CalPundit on the question of questioning motives:
HUMAN MOTIVATION....I think Matt Yglesias is seriously wrong when he says this:
It just doesn't matter why Bush does what Bush does or Frist does what Frist does or Matt does what Matt does. What matters is what we do and whether those are good or bad things.
Trying to deduce people's real motivations is absolutely central to all human activity. We talk about it, we think about it, we argue about it, and we make most of our decisons based on it. We fight or follow people based on our assessment of what they really think. We applaud or denigrate the exact same actions depending on whether we think they were made for the right reasons.
Motivation is the key to everything. Actions come in a poor second.
Allow me to be the synthesis to Cal and Matt's thesis/anti-thesis by saying that both are right and both are wrong.
Matt is right that, ultimately, what people do is more important then why they do what they do.
However, Cal is right that you cannot ignore the question of motive in deciphering people's actions, especially when it comes to the question of what you can trust them to do in the future.
Bush makes a lot of noise about caring and compassion and being a good person. But his actions often contradict what he says. His actions give us a better clue as to his motivations and thus a better clue as to what he will do in the future. The lessons learned: never take him at his word and always assume that he will do whatever is most politicially expedient for himself since, after all, it is all about him (that is his motivation).

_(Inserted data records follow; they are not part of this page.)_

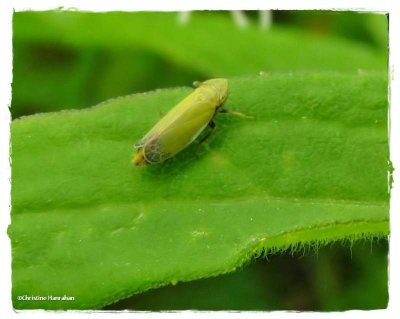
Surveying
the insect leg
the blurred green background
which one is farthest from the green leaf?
the blurred green background

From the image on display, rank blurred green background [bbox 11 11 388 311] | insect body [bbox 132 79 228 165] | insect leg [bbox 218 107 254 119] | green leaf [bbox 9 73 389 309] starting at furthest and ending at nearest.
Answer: blurred green background [bbox 11 11 388 311] < insect leg [bbox 218 107 254 119] < insect body [bbox 132 79 228 165] < green leaf [bbox 9 73 389 309]

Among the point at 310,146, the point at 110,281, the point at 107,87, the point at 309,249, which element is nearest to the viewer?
the point at 110,281

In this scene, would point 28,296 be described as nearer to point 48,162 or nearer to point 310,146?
point 48,162

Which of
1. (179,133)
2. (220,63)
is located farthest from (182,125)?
(220,63)

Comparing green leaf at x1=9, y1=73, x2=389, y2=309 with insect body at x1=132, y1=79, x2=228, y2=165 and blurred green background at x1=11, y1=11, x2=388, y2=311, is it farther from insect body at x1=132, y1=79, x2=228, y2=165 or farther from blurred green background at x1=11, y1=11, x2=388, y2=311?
blurred green background at x1=11, y1=11, x2=388, y2=311

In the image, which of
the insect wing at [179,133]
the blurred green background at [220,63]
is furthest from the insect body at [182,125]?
the blurred green background at [220,63]

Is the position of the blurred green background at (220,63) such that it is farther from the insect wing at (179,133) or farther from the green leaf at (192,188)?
the insect wing at (179,133)
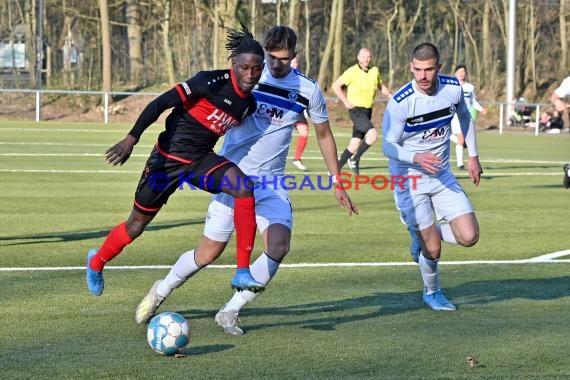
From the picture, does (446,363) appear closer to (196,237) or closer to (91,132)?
(196,237)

My take on this is that, while questioning motives is often an interesting excercise in understanding human nature, it can often get in the way of discussions about what is really going on. The establishment media is especially guilty of this offense. They spend so much time talking about why a particular politician, especially a democrat, does something ("what kind of political advantage is Gore/Clinton/'Daschle/Lott/Bush/blah/blah/blah trying to gain by this action") that they miss the story on just what it is they
are doing and how it effects real people.
For modern journalism, the question of
Why has supplanted the questions of
Who, What, Where, When and
How. As The Daily Howler so aptly demonstrates, the supremacy of
Why has lead to a journalism characterized more by psychological analysis then the investigation of the impact of specific actions on the welfare of the nation. This allows lazy journalists to reign supreme in the pundit field: whoever can come up with the most witty explanation for
Why some politician did something will get the most calls from TV show bookers. It is why Maureen Dowd can win a Pulitzer and Gene Lyons and Joe Conason are consigned to backwater publications.
I am as curious as anyone as to
Why someone does a particular thing. But, in the immediate, the question of
Why someone is running my nation into ruin and disgrace pales in comparison to the fact that they are doing it at all.